Lower Rim 1,3-Di{4-antipyrine}amide Conjugate of Calix[4]arene: Synthesis, Characterization, and Selective Recognition of Hg²⁺ and Its Sensitivity toward Pyrimidine Bases

The structurally characterized lower rim 1,3-di­{4-antipyrine}­amide conjugate of calix[4]­arene (L) exhibits high selectivity toward Hg²⁺ among other biologically important metal ions, viz., Na⁺, K⁺, Ca²⁺, Mg²⁺, Mn²⁺, Fe²⁺, Co²⁺, Ni²⁺, Cu²⁺, Zn²⁺, Cd²⁺, Hg²⁺, Pb²⁺, and Ag⁺ as studied by fluorescence, absorption, and ESI MS. L acts as a sensor for Hg²⁺ by switch-off fluorescence and exhibits a lowest detectable concentration of 1.87 ± 0.1 ppm.

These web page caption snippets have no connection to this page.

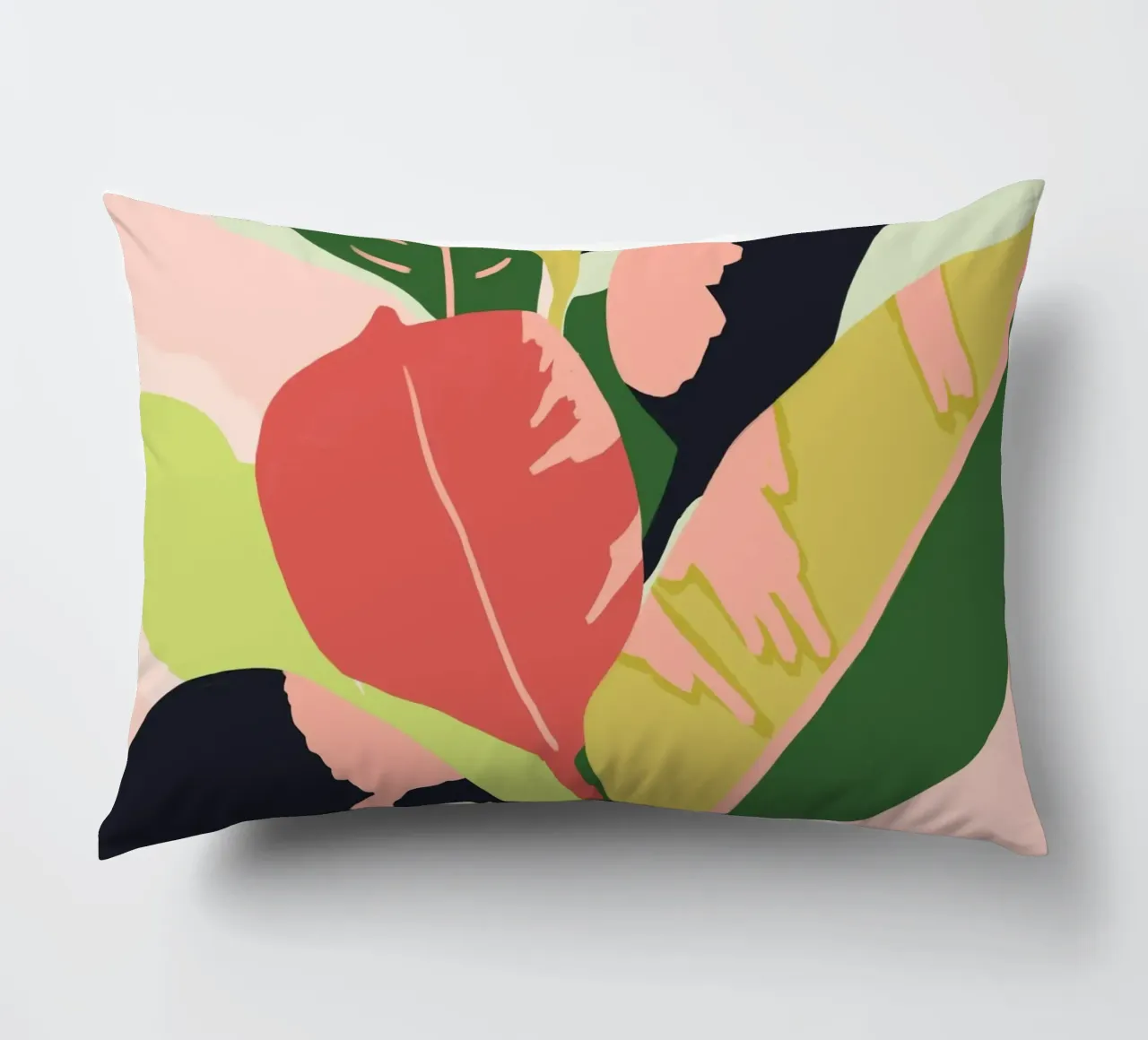 Nature's Dazzling Display decorative cushion by Kintsugi99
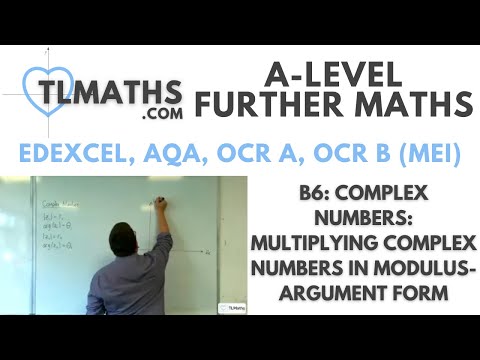 A-Level Further Maths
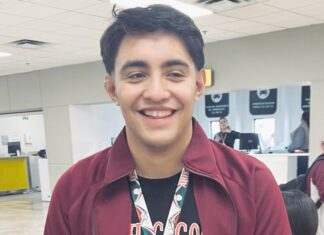 Alumno de Cobach a representará México en el Campeonato Panamericano de Lucha Olímpica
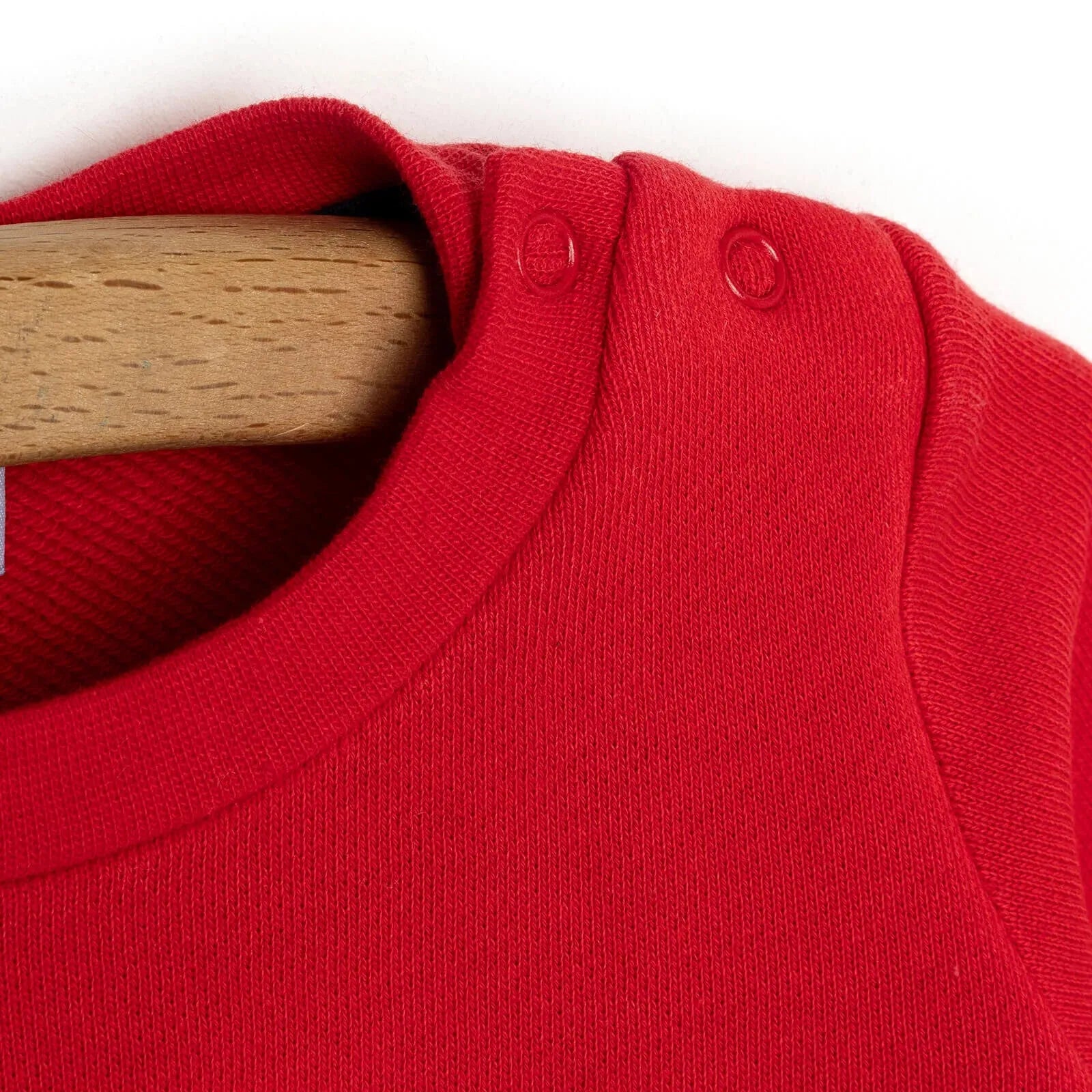 HelloBaby Snowman Sweatshirt - Footed Bottom - Red - ebebek - Black Friday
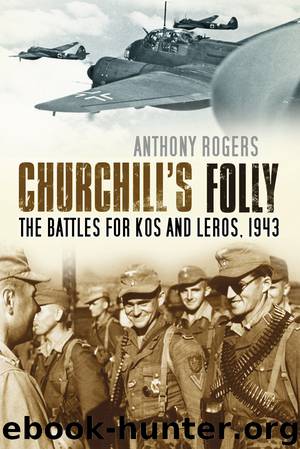 Churchill's Folly by Rogers Anthony; Jellicoe Lord;
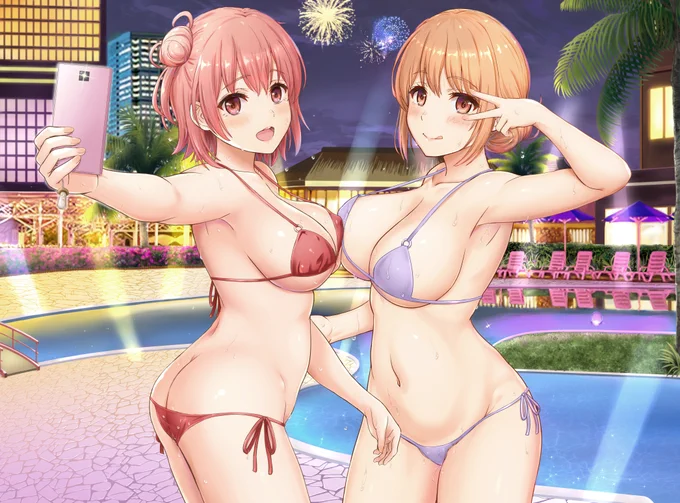 こちらにロゴなし表紙や全身絵の高解像度版や、修正♥の取れたサンプル画像をまとめております
またいつものように中国地方のブックメイトさんでもお取り扱いさせて頂く予定です～
 #pixiv https://t.co/OUCTaeo58Z 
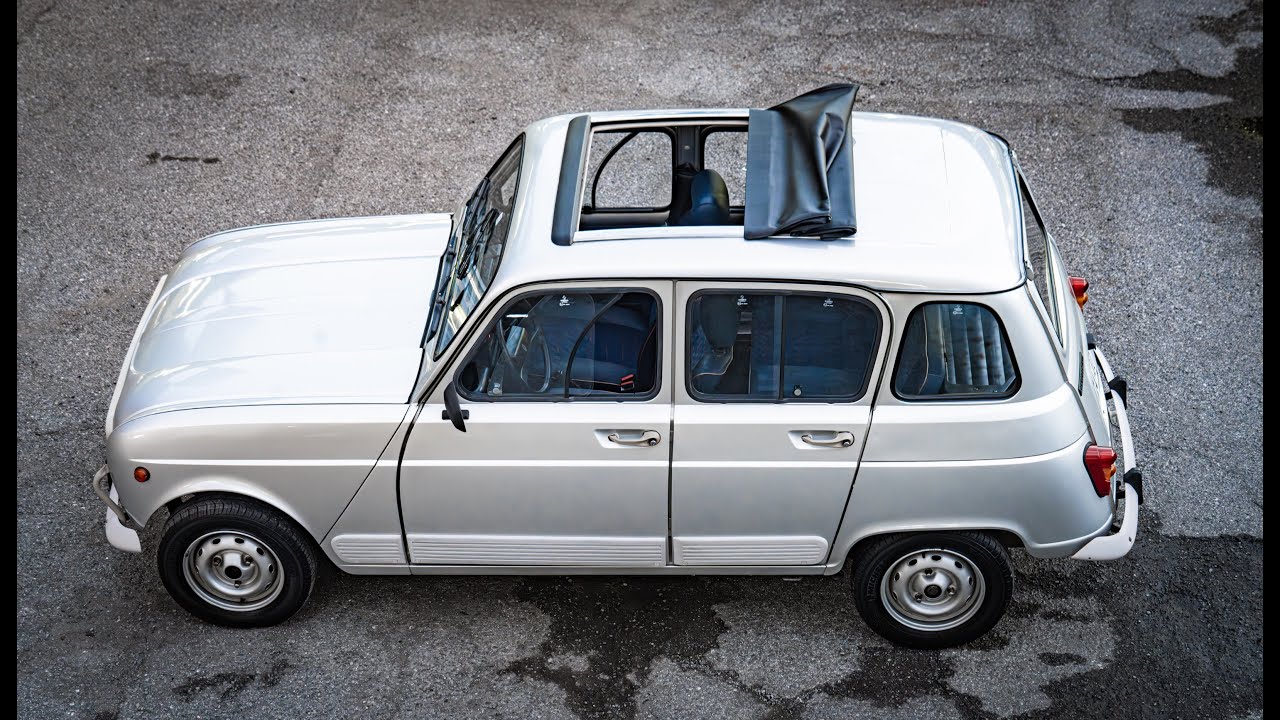 Renault 4 driving video - YouTube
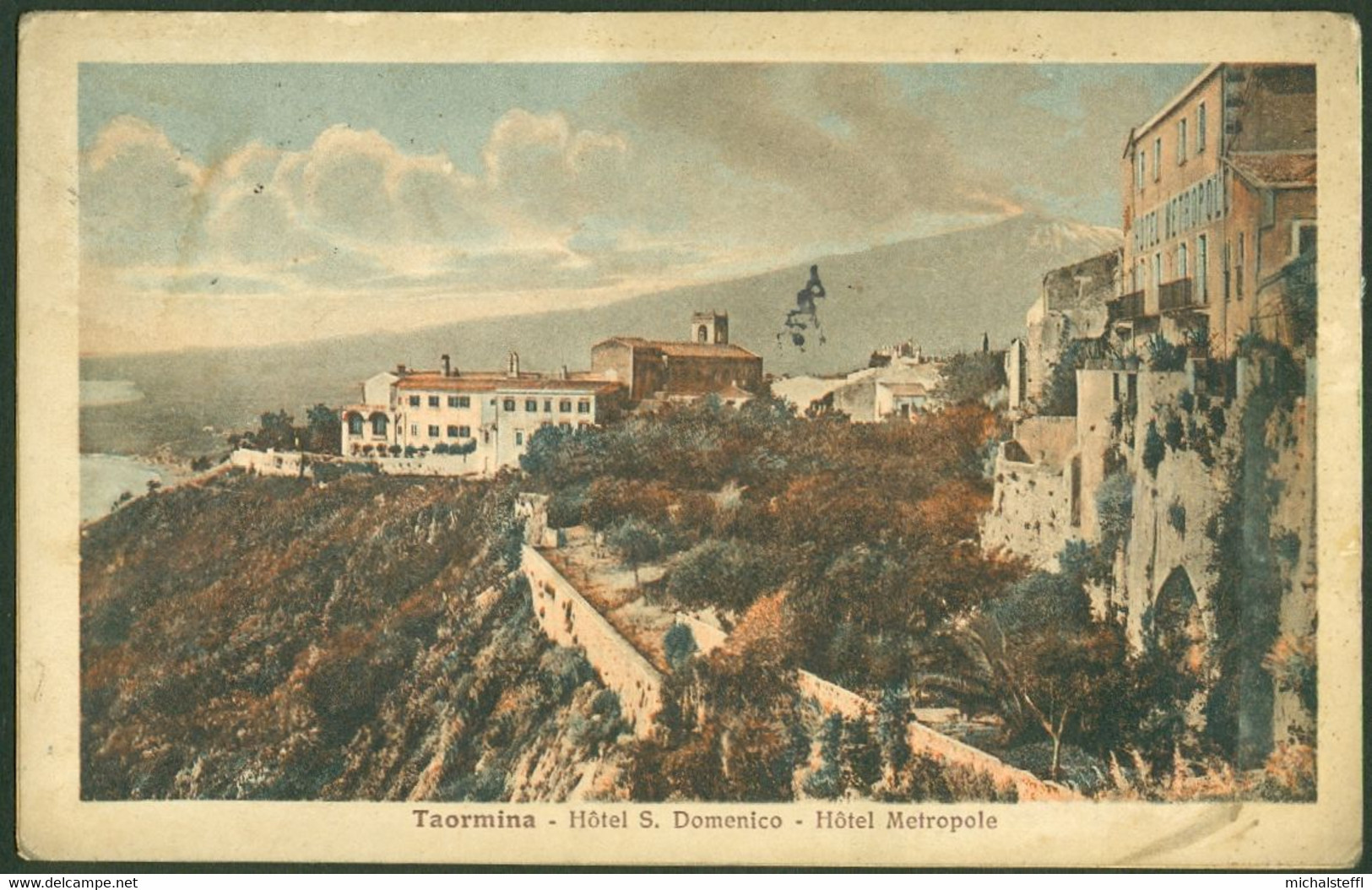 Taormina - Hotel S. Domenico - Altri & Non Classificati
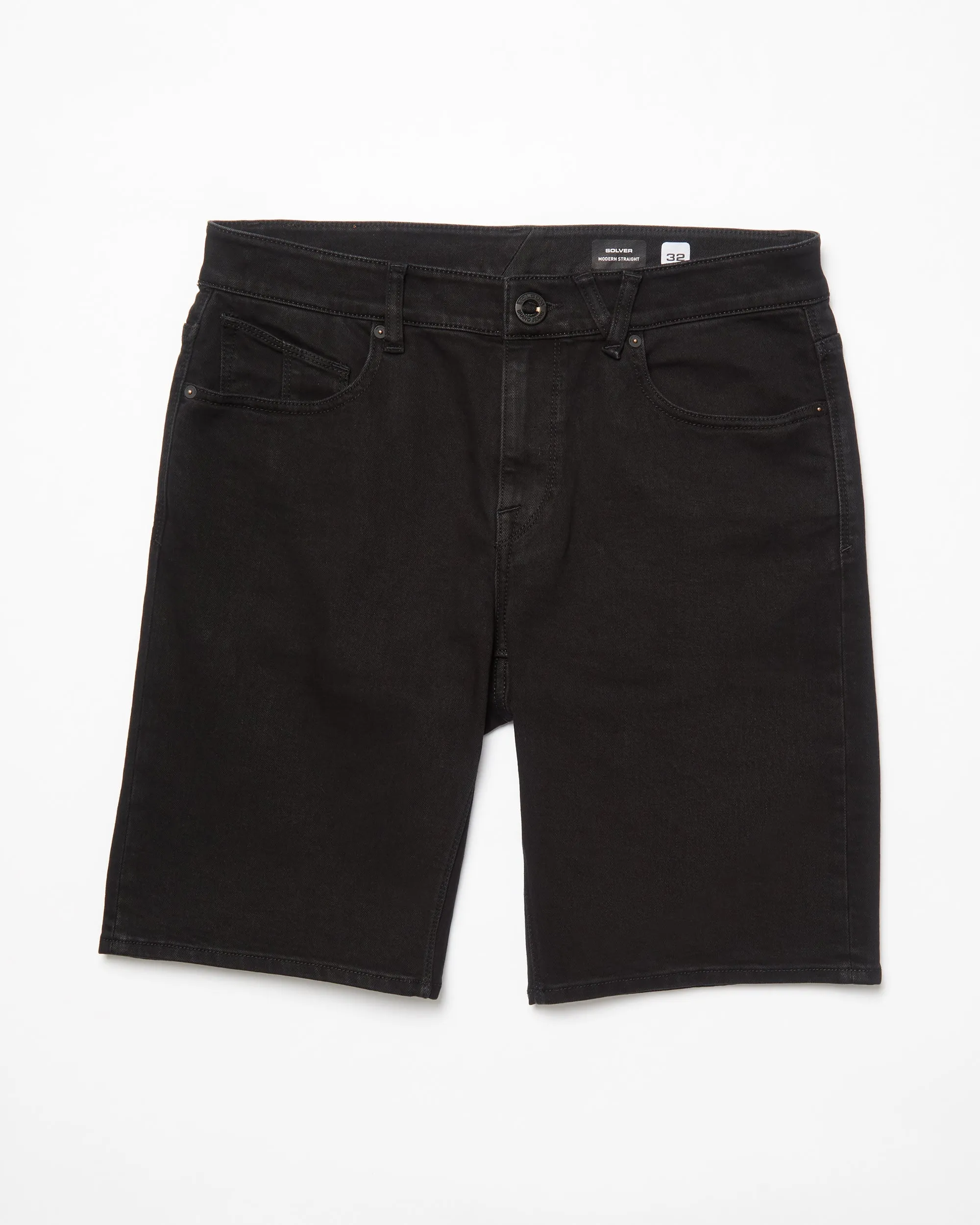 Solver Denim Short - BLACK OUT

The complex formed between L and Hg²⁺ is found to be 1:1 on the basis of absorption and fluorescence titrations and was confirmed by ESI MS. The coordination features of the mercury complex of L were derived on the basis of DFT computations and found that the Hg²⁺ is bound through an N₂O₂ extending from both the arms to result in a distorted octahedral geometry with two vacant sites. The nanostructural features such as shape and size obtained using AFM and TEM distinguishes L from its Hg²⁺ complex and were different from those of the simple mercuric perchlorate. L is also suited to sense pyrimidine bases by fluorescence quenching with a minimum detection limit of 1.15 ± 0.1 ppm in the case of cytosine. The nature of interaction of pyrimidine bases with L has been further studied by DFT computational calculations and found to have interactions through a hydrogen bonding and NH-π interaction between the host and the guest.